I was so lost in my thoughts and absorbed in talking myself through letting the idea of Blake go that I wasn’t paying attention at all as I turned onto the street my building was on.

I didn’t look up from where my feet slapped on the sidewalk, wasn’t listening to the two people standing in front of my building bickering in soft, hushed tones. It wasn’t until I was almost right on top of them, trying to get my keys out of my pocket, that I even realized they were there at all, not until one of them turned to greet me.

“Juniper!” My mother’s voice exclaiming my name broke through my thoughts and sent a shock racing through me like I had just been dipped in an ice bath.
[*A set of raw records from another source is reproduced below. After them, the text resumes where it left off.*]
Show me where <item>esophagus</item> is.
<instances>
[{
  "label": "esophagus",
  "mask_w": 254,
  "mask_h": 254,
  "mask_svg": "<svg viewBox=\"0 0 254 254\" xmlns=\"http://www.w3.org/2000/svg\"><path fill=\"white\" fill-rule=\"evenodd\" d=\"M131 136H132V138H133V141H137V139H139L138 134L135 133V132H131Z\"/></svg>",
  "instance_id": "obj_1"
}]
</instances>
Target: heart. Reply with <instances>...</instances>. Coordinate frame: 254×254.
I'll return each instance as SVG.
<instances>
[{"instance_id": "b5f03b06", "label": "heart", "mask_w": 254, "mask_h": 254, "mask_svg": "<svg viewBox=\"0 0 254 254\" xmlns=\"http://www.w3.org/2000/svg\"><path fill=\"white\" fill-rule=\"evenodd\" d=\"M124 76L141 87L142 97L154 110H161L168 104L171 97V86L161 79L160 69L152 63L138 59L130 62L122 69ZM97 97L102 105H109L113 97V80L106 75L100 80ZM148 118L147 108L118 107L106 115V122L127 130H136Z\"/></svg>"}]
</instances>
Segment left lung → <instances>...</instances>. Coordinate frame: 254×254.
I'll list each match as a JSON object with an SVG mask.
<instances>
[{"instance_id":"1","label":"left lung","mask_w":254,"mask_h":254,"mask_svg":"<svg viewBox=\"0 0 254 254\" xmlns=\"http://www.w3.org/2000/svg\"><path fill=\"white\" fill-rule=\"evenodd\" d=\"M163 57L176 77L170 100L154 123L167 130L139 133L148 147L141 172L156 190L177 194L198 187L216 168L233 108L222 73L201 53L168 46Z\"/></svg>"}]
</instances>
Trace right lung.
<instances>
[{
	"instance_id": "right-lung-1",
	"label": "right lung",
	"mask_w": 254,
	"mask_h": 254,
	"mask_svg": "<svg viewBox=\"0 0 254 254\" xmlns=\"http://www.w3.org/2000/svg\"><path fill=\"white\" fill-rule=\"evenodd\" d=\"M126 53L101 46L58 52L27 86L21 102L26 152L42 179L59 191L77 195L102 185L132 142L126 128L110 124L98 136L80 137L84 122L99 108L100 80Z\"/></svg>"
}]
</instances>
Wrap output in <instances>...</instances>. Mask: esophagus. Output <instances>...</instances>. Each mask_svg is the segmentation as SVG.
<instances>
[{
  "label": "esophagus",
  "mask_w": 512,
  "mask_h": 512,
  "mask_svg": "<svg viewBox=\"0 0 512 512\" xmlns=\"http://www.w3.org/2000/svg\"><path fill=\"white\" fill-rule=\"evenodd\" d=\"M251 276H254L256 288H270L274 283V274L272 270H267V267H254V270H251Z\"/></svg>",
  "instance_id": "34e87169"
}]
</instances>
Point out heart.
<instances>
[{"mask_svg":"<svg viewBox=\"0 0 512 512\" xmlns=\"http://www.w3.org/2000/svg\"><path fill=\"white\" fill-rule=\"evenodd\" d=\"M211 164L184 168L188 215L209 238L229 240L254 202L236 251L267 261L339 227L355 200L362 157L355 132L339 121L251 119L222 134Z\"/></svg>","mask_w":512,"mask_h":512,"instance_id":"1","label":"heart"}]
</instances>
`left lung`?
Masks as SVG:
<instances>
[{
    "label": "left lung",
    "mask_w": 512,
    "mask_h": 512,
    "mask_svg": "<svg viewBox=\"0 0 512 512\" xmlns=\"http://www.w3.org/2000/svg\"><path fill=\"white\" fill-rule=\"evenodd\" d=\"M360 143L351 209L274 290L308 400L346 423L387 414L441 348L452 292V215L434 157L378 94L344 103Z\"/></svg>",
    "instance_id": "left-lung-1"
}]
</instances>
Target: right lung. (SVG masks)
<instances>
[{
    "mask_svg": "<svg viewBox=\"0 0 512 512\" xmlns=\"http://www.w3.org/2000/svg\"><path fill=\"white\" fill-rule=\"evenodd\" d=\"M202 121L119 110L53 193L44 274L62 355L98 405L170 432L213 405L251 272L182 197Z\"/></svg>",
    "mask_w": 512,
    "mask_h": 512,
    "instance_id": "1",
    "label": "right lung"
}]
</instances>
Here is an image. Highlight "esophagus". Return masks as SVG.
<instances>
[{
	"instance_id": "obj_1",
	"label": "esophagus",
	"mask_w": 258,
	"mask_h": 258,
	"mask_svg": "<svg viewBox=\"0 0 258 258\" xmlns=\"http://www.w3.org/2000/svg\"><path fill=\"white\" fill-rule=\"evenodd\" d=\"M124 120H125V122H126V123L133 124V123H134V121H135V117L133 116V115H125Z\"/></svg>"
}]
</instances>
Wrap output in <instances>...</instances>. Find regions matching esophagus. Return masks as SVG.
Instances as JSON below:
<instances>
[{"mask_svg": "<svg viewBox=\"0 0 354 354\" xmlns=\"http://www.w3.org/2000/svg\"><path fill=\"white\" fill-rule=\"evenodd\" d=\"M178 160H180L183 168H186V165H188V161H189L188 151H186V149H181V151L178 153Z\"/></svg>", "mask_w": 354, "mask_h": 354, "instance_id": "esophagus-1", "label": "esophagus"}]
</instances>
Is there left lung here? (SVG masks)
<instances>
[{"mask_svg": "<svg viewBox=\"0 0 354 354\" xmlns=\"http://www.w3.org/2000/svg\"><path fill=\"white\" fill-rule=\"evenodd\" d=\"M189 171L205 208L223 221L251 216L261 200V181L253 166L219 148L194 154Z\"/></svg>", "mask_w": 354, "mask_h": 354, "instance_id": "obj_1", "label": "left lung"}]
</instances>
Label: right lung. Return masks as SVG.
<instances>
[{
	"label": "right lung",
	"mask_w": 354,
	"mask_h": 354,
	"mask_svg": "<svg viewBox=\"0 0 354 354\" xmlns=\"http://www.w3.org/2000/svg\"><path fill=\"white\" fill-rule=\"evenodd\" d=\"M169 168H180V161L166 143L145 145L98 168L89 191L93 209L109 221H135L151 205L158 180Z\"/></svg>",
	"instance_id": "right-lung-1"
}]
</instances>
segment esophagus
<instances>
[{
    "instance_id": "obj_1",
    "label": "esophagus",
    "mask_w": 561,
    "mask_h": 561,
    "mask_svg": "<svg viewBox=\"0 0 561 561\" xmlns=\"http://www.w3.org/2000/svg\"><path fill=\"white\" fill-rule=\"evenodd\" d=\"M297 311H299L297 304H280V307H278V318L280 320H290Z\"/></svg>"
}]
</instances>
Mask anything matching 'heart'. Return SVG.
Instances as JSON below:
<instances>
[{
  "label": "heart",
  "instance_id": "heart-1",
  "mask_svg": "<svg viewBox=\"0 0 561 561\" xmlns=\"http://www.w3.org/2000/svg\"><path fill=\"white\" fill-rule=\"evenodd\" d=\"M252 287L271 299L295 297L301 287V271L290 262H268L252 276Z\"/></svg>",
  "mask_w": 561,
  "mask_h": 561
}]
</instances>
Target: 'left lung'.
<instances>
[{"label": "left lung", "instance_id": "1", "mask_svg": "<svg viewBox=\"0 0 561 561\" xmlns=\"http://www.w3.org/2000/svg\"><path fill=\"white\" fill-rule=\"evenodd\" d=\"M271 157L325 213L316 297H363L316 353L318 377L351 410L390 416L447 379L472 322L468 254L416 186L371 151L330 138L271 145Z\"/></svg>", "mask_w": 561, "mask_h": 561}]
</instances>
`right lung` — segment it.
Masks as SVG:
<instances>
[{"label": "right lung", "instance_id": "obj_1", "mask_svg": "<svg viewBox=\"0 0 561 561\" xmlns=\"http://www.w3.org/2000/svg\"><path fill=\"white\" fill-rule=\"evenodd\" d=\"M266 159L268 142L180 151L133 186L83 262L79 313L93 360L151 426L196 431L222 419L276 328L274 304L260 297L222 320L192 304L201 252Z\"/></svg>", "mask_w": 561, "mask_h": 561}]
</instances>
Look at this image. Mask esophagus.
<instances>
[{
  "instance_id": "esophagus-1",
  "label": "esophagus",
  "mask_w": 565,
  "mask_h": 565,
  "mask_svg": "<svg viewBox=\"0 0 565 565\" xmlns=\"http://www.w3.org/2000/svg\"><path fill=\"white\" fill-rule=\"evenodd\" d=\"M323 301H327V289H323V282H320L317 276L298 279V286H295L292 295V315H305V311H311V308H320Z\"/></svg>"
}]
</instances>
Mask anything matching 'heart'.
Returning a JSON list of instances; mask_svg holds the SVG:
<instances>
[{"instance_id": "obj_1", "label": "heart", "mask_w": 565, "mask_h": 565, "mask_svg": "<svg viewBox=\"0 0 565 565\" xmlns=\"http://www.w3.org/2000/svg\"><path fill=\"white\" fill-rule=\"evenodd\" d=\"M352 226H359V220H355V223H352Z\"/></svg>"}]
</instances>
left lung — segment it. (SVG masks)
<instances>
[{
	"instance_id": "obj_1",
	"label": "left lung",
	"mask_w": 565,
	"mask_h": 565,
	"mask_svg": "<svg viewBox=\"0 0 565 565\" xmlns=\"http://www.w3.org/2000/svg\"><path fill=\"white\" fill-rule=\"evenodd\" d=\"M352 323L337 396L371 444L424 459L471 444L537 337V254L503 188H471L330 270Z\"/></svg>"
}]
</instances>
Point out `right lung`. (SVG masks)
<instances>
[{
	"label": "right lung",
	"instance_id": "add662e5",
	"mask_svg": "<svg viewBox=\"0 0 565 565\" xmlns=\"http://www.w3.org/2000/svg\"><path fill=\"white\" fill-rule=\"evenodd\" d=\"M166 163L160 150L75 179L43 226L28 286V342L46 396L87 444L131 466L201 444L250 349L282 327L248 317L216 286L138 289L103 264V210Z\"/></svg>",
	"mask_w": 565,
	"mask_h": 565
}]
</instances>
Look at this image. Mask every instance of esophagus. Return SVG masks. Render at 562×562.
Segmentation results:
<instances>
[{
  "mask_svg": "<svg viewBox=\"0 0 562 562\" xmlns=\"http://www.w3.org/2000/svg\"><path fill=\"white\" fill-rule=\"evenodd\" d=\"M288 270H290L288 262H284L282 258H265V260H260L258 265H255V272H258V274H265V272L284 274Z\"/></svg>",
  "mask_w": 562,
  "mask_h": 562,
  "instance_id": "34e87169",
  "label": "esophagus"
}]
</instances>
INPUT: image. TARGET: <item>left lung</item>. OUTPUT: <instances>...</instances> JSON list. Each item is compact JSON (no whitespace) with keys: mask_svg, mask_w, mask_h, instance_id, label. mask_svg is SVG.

My head shot up, gaze flying around wildly until it landed on my mother and brother standing in front of the door to my building, looking at me with wide, expectant expressions.

My mother was wearing a long, expensive wool coat in bright green, clutching it tightly around her slender, waifish shoulders. Her red hair glinted in the weak winter sun, and she was holding her Chanel purse so tightly her knuckles were white.